When I woke up, OpenAI had a new feature:
GPT-4o officially launched the fine-tuning function.
The official also offers a wave of benefits: each organization can get 1 million training tokens for free every day, which will be used until September 23.
That is, developers can now fine-tune GPT-4o using custom datasets to build their own applications at a low cost .
You know, OpenAI revealed in the announcement:
GPT-4o fine-tuning training costs $25 per 1 million tokens (meaning $25 saved per day)
The developers who received the email excitedly told each other that they must grab such a big bargain as soon as possible.
It’s easy to use. Simply access the fine-tuning dashboard, click “create”, and select gpt-4o-2024-08-06 from the base model drop-down list.
Oh, and OpenAI also mentioned that only a few dozen examples in the training dataset are needed to produce good results.
Also posted a success story
After the news was announced, many netizens were eager to try it out and expressed their desire to know the actual effect of the model after fine-tuning.
OpenAI officials were well prepared and released actual examples of partners fine-tuning GPT-4o along with the announcement.
The first is a coding assistant called Genie , from AI startup Cosine, designed to assist software developers.
According to Cosine officials, Genie was developed using a proprietary process that trained and fine-tuned a non-public GPT-4o variant using billions of high-quality data.
These figures include 21% JavaScript and Python, 14% TypeScript and TSX, and 3% other languages (including Java, C++, and Ruby).
After fine-tuning, Genie achieved a SOTA score of 43.8% on SWE-Bench Verified , a new code capability benchmark released by OpenAI last Tuesday.
At the same time, Genie also achieved a SOTA score of 30.08% on SWE-Bench Full, breaking the previous SOTA record of 19.27%.
In comparison, Cognition's Devin scored 13.8% on some tests in SWE-Bench.
Another example comes from Distyl , a company that provides AI solutions to Fortune 500 companies and recently ranked first in BIRD-SQL, a leading text-to-SQL benchmark.
After fine-tuning, its model achieved 71.83% execution accuracy on the leaderboard and performed well in tasks such as query reconstruction, intent classification, thought chaining, and self-correction, especially in SQL generation.
In addition to providing examples, OpenAI also specifically emphasized data privacy and security issues in its announcement, which can be summarized as follows:
Developers' business data (including inputs and outputs) will not be shared or used to train other models.
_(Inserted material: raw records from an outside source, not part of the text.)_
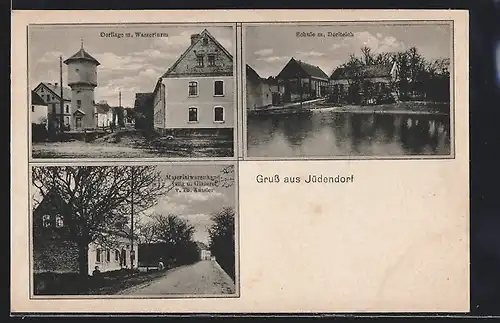 AK Jüdendorf, Materialwarenhandlung u. Glaserei, Dorflage mit Wasserturm, Schule mit Dorfteich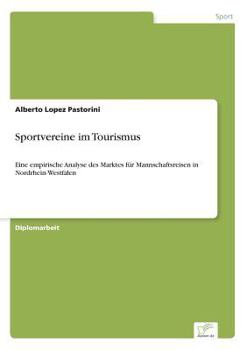 Paperback Sportvereine im Tourismus: Eine empirische Analyse des Marktes für Mannschaftsreisen in Nordrhein-Westfalen [German] Book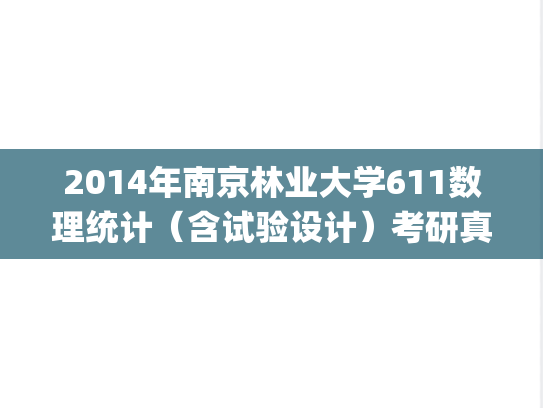 2014年南京林业大学611数理统计（含试验设计）考研真题.pdf
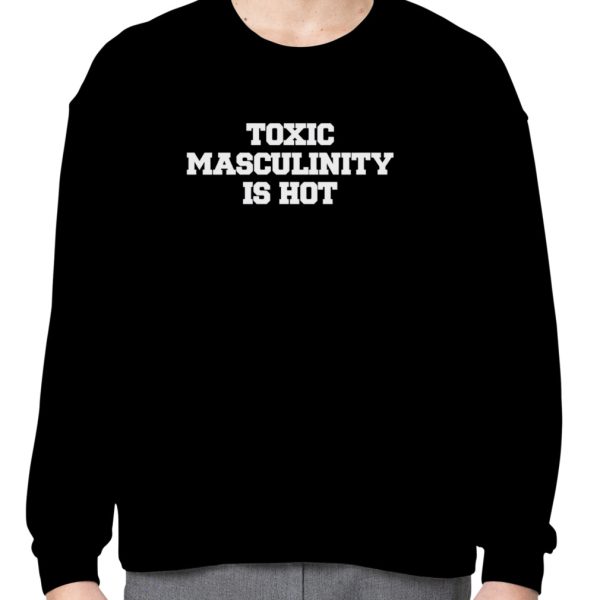 Toxic masculinity is hot shirt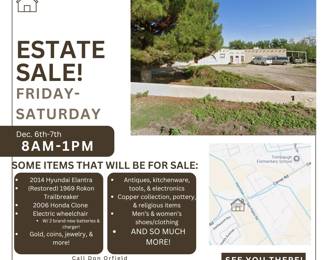 Don't miss this incredible Action Estate Sale in Las Cruces, happening Friday and Saturday, December 6th and 7th, from 8 AM to 1 PM! Explore a wide range of unique items, including a 2014 Hyundai Elantra, a fully restored 1969 Rokon Trailbreaker, a 2006 Honda Clone with low miles, and an electric wheelchair with new batteries. Shoppers will also find gold, coins, jewelry, antiques, kitchenware, tools, electronics, a copper collection, pottery, religious items, men's and women's shoes, and so much more. Conveniently located near Avenida de Mesilla and Main Street (exact address available the day of the event). Contact Don Orfield at (252) 489-1242 or visit actionestateliquidators.net for more details. See you there!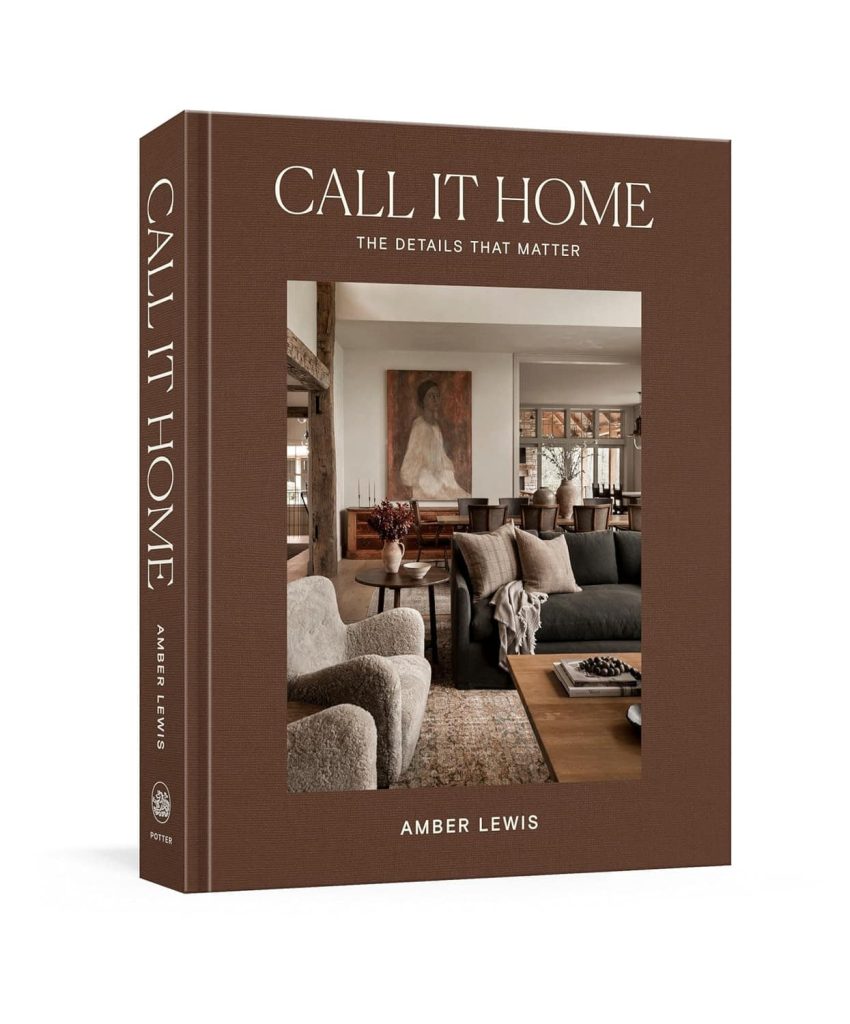 Call It Home: The Details That Matter by Amber Lewis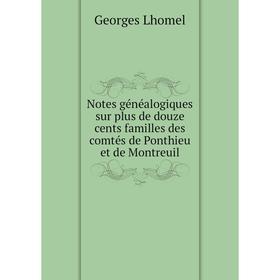 

Книга Notes généalogiques sur plus de douze cents familles des comtés de Ponthieu et de Montreuil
Layered security mitigation measures are implemented for fine-tuned models, such as continuously running automated security assessments on fine-tuned models and monitoring usage.
Netizen: Fine-tuning is not as good as prompt word caching
Amid the excitement, some netizens believe that fine-tuning is still not as good as prompt word caching.
Fine tuning is cool, but it's still not as good as the cue word cache...
As previously mentioned by QuantumBit, the purpose of prompt word caching is to send a large number of prompts to the model at one time, allowing it to remember the content and reuse it directly in subsequent requests to avoid repeated input.
In May of this year, Google's Gemini already supported prompt word caching, and Claude also launched this feature last week.
Since there is no need to repeatedly enter repeated scripts, prompt word caching has the advantages of being faster and less expensive .
Some netizens believe that the prompt word caching function is more developer-friendly (no need for asynchronous fine-tuning) and can achieve almost the same benefits as fine-tuning.
Cue word caching allows you to get 99% of the benefits with 1% of the effort.
However, some people also called for fine-tuning, believing that fine-tuning is more effective in shaping responses , such as ensuring that the JSON format is correct, the response is more concise, or emoticons are used.
Seeing that OpenAI's competitors have successively used prompt word caches, some people are curious:
Wonder if OpenAI will stick with fine-tuning or move to cue word caching (or both).
Regarding this issue, other netizens have also smelled some clues.
OpenAI mentions caching techniques in its latency optimization guide.
We also immediately looked for the original guide, which mentioned how to reduce input tokens :
Maximize shared hint prefixes by placing dynamic parts later in the hint (e.g. RAG results, history, etc.). This makes your requests more KV cache-friendly, meaning fewer input tokens are processed per request.
However, some netizens believe that based on this paragraph alone, it is impossible to directly infer that OpenAI uses prompt word caching technology.
BTY, regardless of the controversy, we still have to get some of OpenAI's wool~
In addition to GPT-4o, you can also fine-tune GPT-4o mini for free . Before September 23, OpenAI will provide 2 million training tokens per day for free.
Reference Links:
[1]https://openai.com/index/gpt-4o-fine-tuning/
[2]https://x.com/OpenAIDevs/status/1825938486568038569
[3]https://news.ycombinator.com/item?id=41301673
This article comes from the WeChat public account "Quantum位" , the author is Yishui, and is authorized to be published by 36氪.